After four years of preparation and debate the GDPR was finally approved by the EU Parliament on 14 April 2016. Enforcement date: 25 May 2018 – at which time those organizations in non-compliance may face heavy fines.
The EU General Data Protection Regulation (GDPR) replaces the Data Protection Directive 95/46/EC and was designed to harmonize data privacy laws across Europe, to protect and empower all EU citizens data privacy and to reshape the way organizations across the region approach data privacy.
More information can be found here: https://www.eugdpr.org/key-changes.html
Our Policy & ICO
ICO Registration number: ZA295039
Description of processing
The following is a broad description of the way this organisation/data controller processes personal information. To understand how your own personal information is processed you may need to refer to any personal communications you have received, check any privacy notices the organisation has provided or contact the organisation to ask about your personal circumstances.
Reasons/purposes for processing information
We process personal information to enable us to promote our services, to maintain our accounts and records and to support and manage our staff.
Type/classes of information processed
We process information relevant to the above reasons/purposes.

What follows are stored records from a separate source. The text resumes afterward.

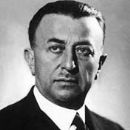 Şükrü Kaya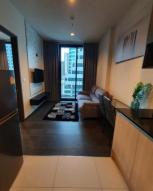 �͹� �Ѳ��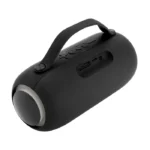 Parlante bluetooth TURBO - Imagen 6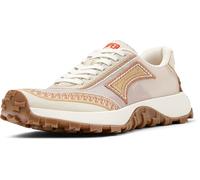 Camper Drift Trail K201865Sneaker da Donna, Beige Chiaro 002 TWS, 41 EU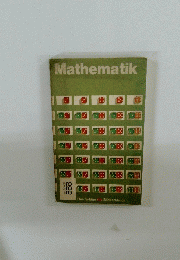 Mathematik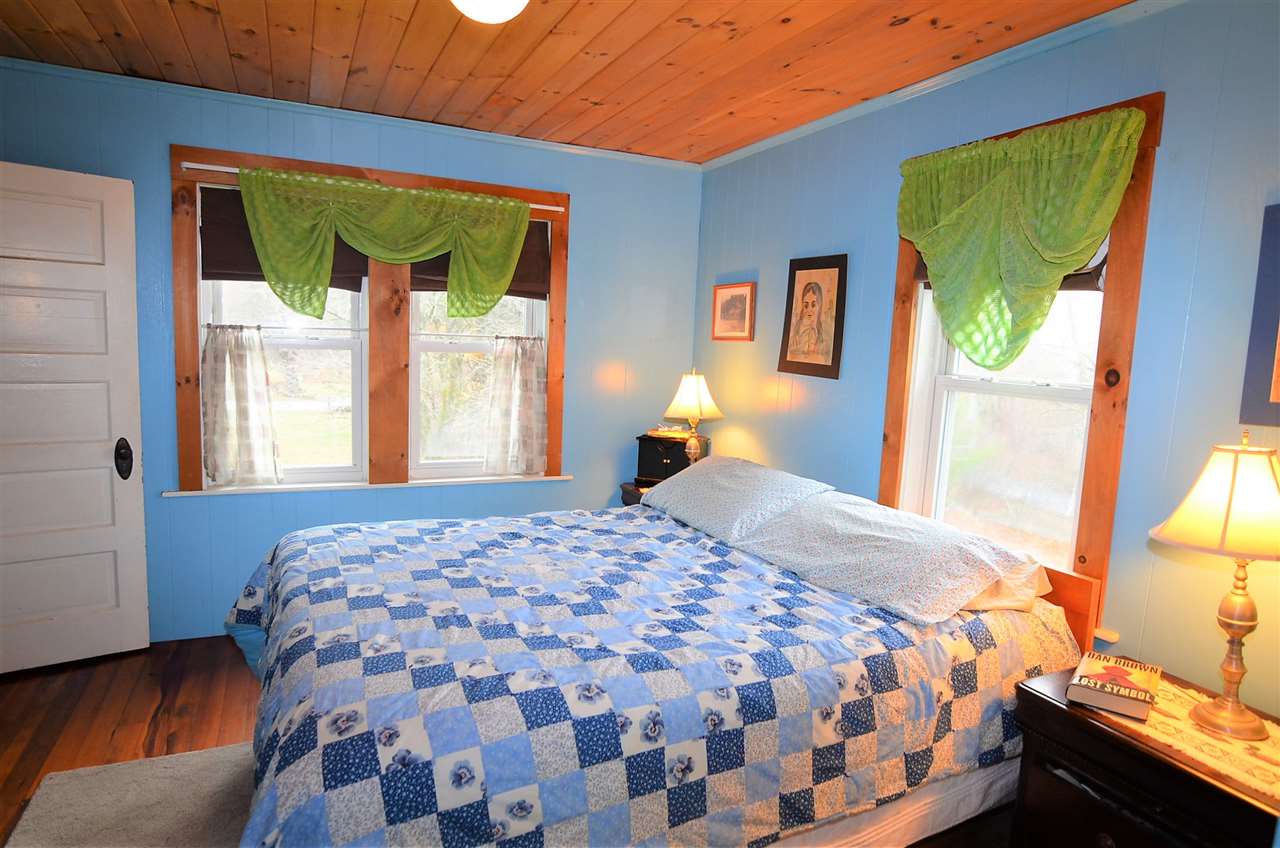 14 Paradise Road Sunapee, NH 03782 - Photo 20 of 31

This may include:
personal details, family, lifestyle and social circumstances, financial details, employment and education details, goods or services provided
We also process sensitive classes of information that may include:
physical or mental health details, racial or ethnic origin, religious or other beliefs of a similar nature, trade union membership
Who the information is processed about
We process personal information about our:
employees, customers and clients, suppliers and services providers, advisers, consultants and other professional experts, complainants and enquirers
Who the information may be shared with
We sometimes need to share the personal information we process with the individual themself and also with other organisations. Where this is necessary we are required to comply with all aspects of the Data Protection Act (DPA). What follows is a description of the types of organisations we may need to share some of the personal information we process with for one or more reasons.
Where necessary or required we share information with:
family, associates and representatives of the person whose personal data we are processingemployment and recruitment agencies, current, past and prospective employers, educators and examining bodies, central government, credit reference agencies, suppliers and service providers, debt collection and tracing agencies, financial organisations
It may sometimes be necessary to transfer personal information overseas. When this is needed information is only shared within the European Economic Area (EEA). Any transfers made will be in full compliance with all aspects of the data protection act.